Fig 4 – Oversampled signal (brown trace at 8kHz, blue trace at 1MHz)
What is not shown is the effect on the size of data files – large files are difficult to handle and store! Fig 5 shows the relative file size of different sample rate for the data shown in the screen shots, file size grows exponentially compared to sample rate! For measurements over extended periods, at high resolution, the files will be very large!
Fig 5 – Data file size compared to sample rate
Experimenting around a bit with this signal showed that a 100kHz sample rate was a good compromise! Generally sampling theorems suggest a minimum of twice the highest frequency component. In my experience, anything between 2 and 10 is fine, depending upon the application and the task. Fig 6 shows the signal at 100kHz. This is a sampling factor of 25 at 2000rpm and 8.33 at 6000rpm – which is fine for this CPS signal – the signal will be appropriately sampled, even at the maximum engine speed.

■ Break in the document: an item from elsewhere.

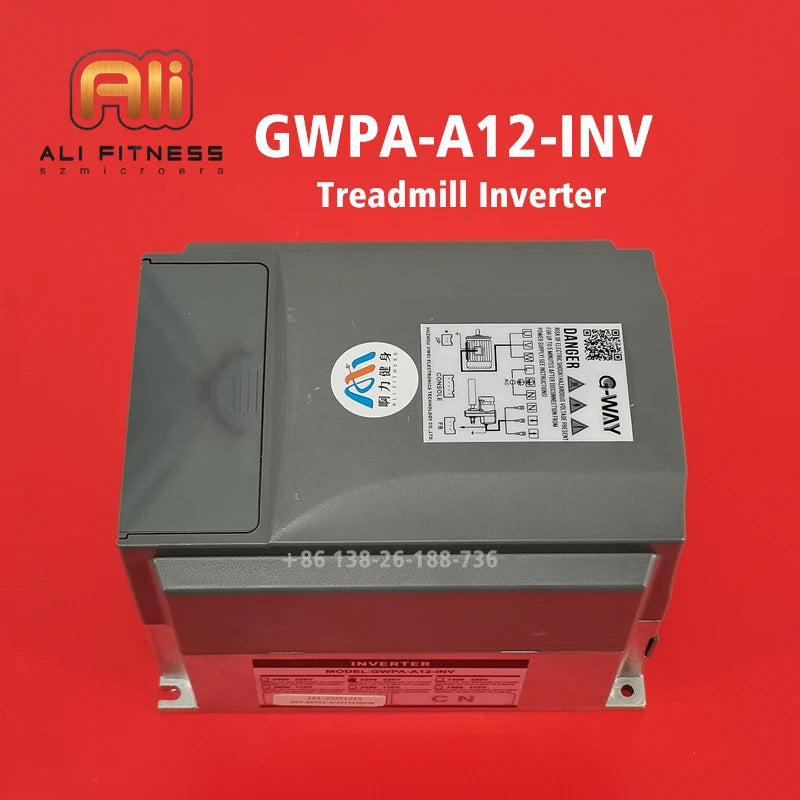 GWPA-A12-INV Treadmill Inverter Motor Controller Control Board Inverters Power Supply for G-WAY Variable Frequency Drive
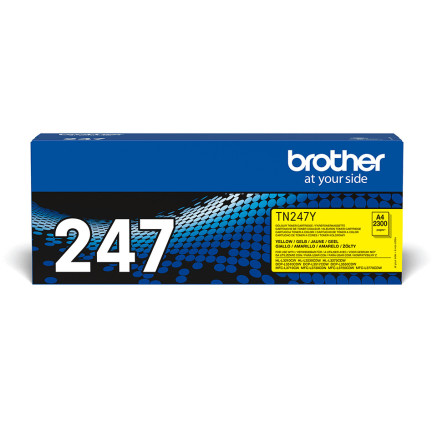 BROCO040419 Brother Toner TN-247 Yellow 2300 pages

Fig 6 – Sampling at 100kHz, a good compromise in this case
Establishing the correct basic sampling frequency for a signal is good practice, it optimises the trade off between good quality measurement data and manageable files to work with. Of most importance though - it means the you have a good understanding of what you are doing, and that you know how to configure and use your scope effectively! It is well worth practicing this aspect of the set-up - measure some signals with deliberate over and under sampling, then compare them so you can see the difference in data quality, with a known signal type, when the scope is sampling correctly set, and when it is not!